▸ **EXTRACT TO READ**:

US20050000721A1

US20050000721A1 - Electrical plug connector

Info

Publication number: US20050000721A1
Application number: US10/774,875
Authority: US
Inventors: Bernd Müller
Original assignee: BSH Bosch und Siemens Hausgeraete GmbH
Current assignee: BSH Hausgeraete GmbH
Priority date: 2001-08-14
Filing date: 2004-02-09
Publication date: 2005-01-06
Anticipated expiration: 2022-08-08
Also published as: WO2003017426A2; AU2002321299A1; US7091419B2; EP1419555A2; WO2003017426A3; DE10139797A1

Abstract

An electrical plug connector containing at least two contact partners which can be linked together in an overlap region to establish an electrical contact between them. At least one of the contact partners includes an electrically conductive material that converts to a liquid aggregation state at a predetermined temperature threshold. The liquid aggregation state is guided at least proportionately into the overlap region between the contact partners to establish the electrical contact.

Description

The invention relates to an electrical plug connector with at least two contact partners, which can be linked to establish an electrical contact.
Electrical plug connectors, for example comprising a receptacle and a flat plug, or similar electrical plug connectors are utilised in large numbers in electrical appliances of the consumer goods industry, such as for example large and small domestic appliances, so-called brown goods, or also in electrical appliances for do-it-yourself and trades needs or the like. Due to the large number of electrical contacts made between two plug contact partners there is the not insignificant danger in large-scale manufacture in particular that the electrical conductivity of the electrical plug contact partners inserted by plugging in, for example through contact partners outside the manufacturing tolerance or otherwise faulty, is either not made at all or only inadequately between the joined contact partners. Due to the then high electrical resistance at the point of connection in the joined contact partners the deficient or unavailable electrical conductivity leads to considerable heating, which depending on the degree of unavailable conductivity and the thus increasing electrical resistance can lead into temperature ranges, which can trigger a so-called cable fire or even result in burning of the overall electrical appliance, when the latter is operated.

▸ **DATASET EXCERPT**:
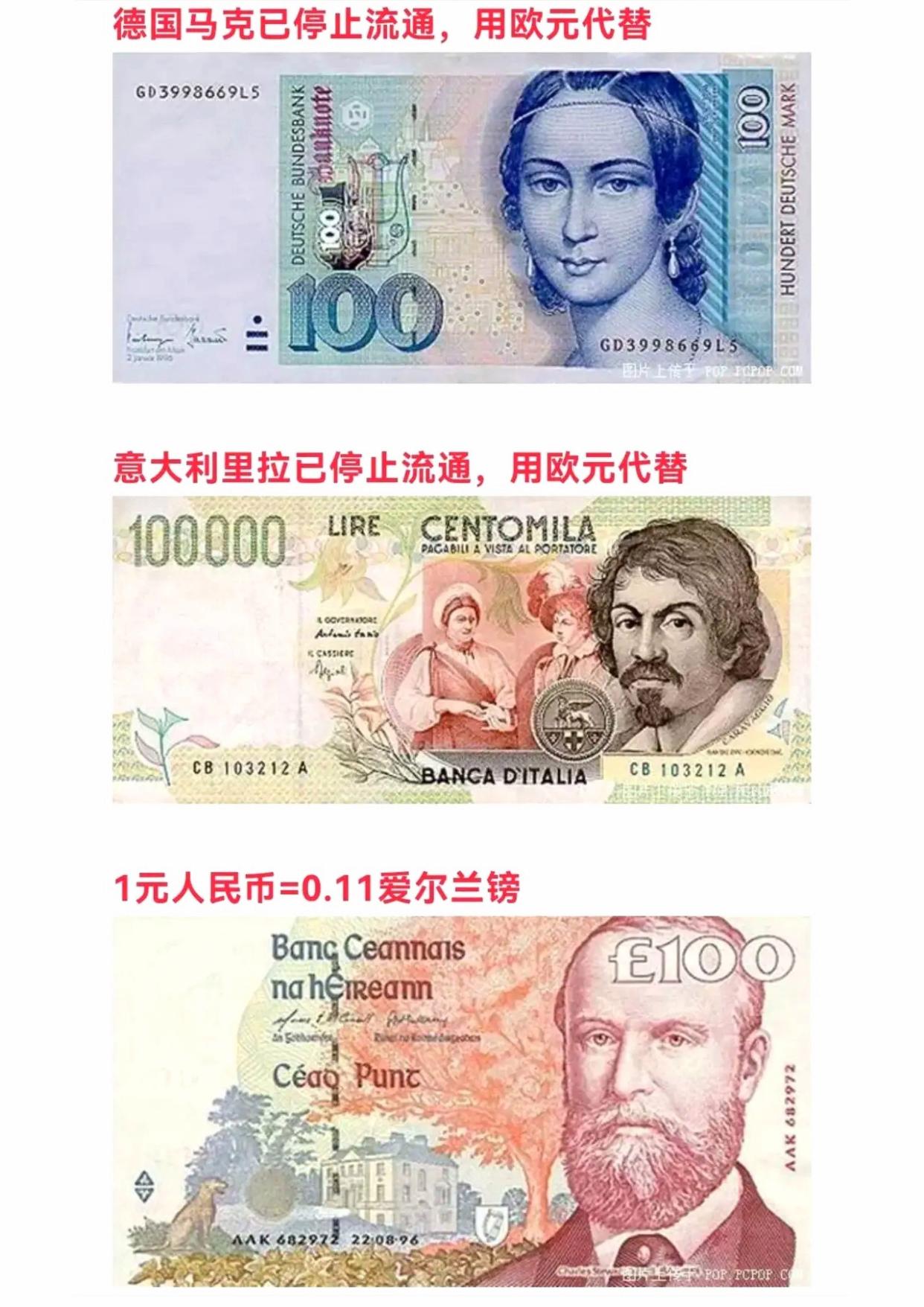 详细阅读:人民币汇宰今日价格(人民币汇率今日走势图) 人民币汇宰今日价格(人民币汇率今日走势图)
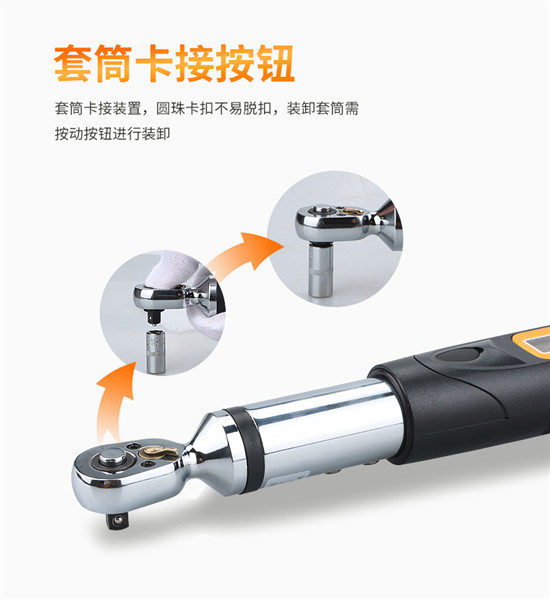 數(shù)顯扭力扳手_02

▸ **PROBLEMS TO SOLVE**:
**a)** Please copy the electrical plug connector patent from "An electrical plug connector containing" up to and including "the electrical contact.".
**b)** In the electrical plug connector patent, what happens to the conductive material of a contact partner at a predetermined temperature threshold?
**c)** Write the next part of the electrical plug connector patent's description, starting after its final sentence.

▸ **RESULTS OF THE TASKS**:
**a)**
An electrical plug connector containing at least two contact partners which can be linked together in an overlap region to establish an electrical contact between them. At least one of the contact partners includes an electrically conductive material that converts to a liquid aggregation state at a predetermined temperature threshold. The liquid aggregation state is guided at least proportionately into the overlap region between the contact partners to establish the electrical contact.

**b)** It converts to a liquid aggregation state.

**c)**
The object of the invention is to eliminate the disadvantages of the prior art by taking simple structural measures.
This task is solved according to the invention by at least one of the contact partners being additionally provided with electrically conductive means, which transition into a liquid state of aggregation at an at least extensively preset temperature threshold and are guided at least proportionately into the overlap region between the contact partners and join the latter together electrically conductively.
Due to the inventive solution unacceptably high heating of the connection point between both contact partners leading to a cable fire or even an appliance fire is constantly prevented independently of manufacturing inadequacies and/or deficient work care on the part of the manufacturing personnel, since in the event of a fault the electrical conductivity between the connected contact partners is caused by electrically conductive means having for example a certain melting point, such as solder or the like. The melting point of the electrically conductive means serving to make the electrical connection between the contact partners can be selected variously, so that simply account can be taken of quite different degrees of heating at the interface between both contact partners. In addition, the measure according to the present invention can lead to a high standard of quality of the thus equipped products, without the need of 100% testing or selective testing within the scope of quality assurance with respect to the electrical conductivity of the electrical contact partners joined by plugging. As a result the inventive solution contributes not inconsiderably to cost-effective manufacture of electrical appliances, whereby the cost reduction in particular clearly makes a significant difference to mass-produced electrical appliances, such as electrical domestic appliances or the like.
The means are designed particularly effectively, in particular with respect to their optimised use of material, if according to a preferred embodiment of the object of the invention it is provided that the means are converted into their initial liquid state at a temperature below the destructive temperature of the contact partners and/or the thus electrically contacted connecting cables.
According to another preferred embodiment of the object of the invention the means are arranged at least substantially outside the overlap region of both contact partners created by connecting.
Such arrangement of the electrically conductive means guarantees not only that both plug contact partners can be connected unhindered, but also offers the preference that the quantity of the means to be producing electrical conductivity can be increased within certain limits in order to always ensure that in the event of a fault and the associated rise in heat in the contacting region sufficient electrically conductive means, e.g. in the form of solder, can flow into the overlap region to produce electrical conductivity between both contact partners.
According to a subsequent preferred embodiment of the object of the invention the means are transported in the heated, liquefied state of aggregation into the overlap region.
The targeted supply of electrically conductive means to the region provided for contacting both plug contact partners ensures electrical contacting between both according to an original event of a fault.
The electrically conductive means can be fed particularly securely and defined into the region provided for contacting both contact partners, if according to an advantageous configuration of the object of the invention the liquefied electrically conductive means are transported into the overlap region via at least one channel designed at least approximately as capillaries.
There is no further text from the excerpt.